Pulmonary Embolism as a Rare Complication of Anaplasmosis: A Case Report
Nabil Varwani, Arshia Ahmed, Salman J Khan, Lela Adeoshun

TL;DR
A rare case of pulmonary embolism in a patient with anaplasmosis is reported, highlighting diagnostic challenges with antiphospholipid antibodies during infection.
Contribution
This case report presents a rare complication of anaplasmosis and discusses diagnostic challenges with antiphospholipid antibody testing during acute infection.
Findings
A 69-year-old man with anaplasmosis developed bilateral pulmonary emboli and pneumonia despite doxycycline treatment.
Positive antiphospholipid antibodies were found, but their significance was unclear due to acute infection and anticoagulation.

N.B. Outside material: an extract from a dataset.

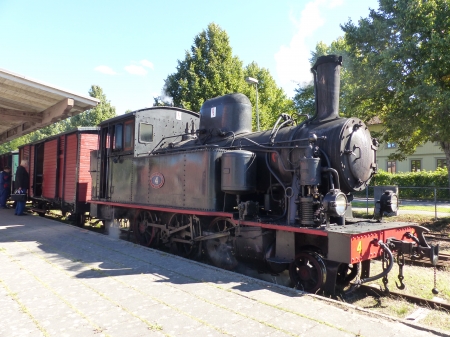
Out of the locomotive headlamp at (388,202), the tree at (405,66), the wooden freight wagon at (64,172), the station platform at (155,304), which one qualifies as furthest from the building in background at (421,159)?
the station platform at (155,304)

The case emphasizes the need to consider venous thromboembolism in anaplasmosis patients with chest pain or respiratory symptoms.
Abstract
Pulmonary embolism is an exceptionally rare complication of anaplasmosis. We report a case of a 69-year-old man with acute Anaplasma phagocytophilum infection who developed bilateral pulmonary emboli and pneumonia despite appropriate doxycycline therapy. Evaluation revealed positive antiphospholipid antibodies, raising concern for antiphospholipid syndrome; however, interpretation was confounded by acute infection and ongoing anticoagulation, limiting the ability to distinguish transient infection-associated antibody positivity from an underlying thrombophilic disorder. This case highlights the need to consider venous thromboembolism in patients with anaplasmosis presenting with chest pain or respiratory symptoms and underscores the diagnostic uncertainty surrounding antiphospholipid antibody testing in the setting of acute infection and thrombosis.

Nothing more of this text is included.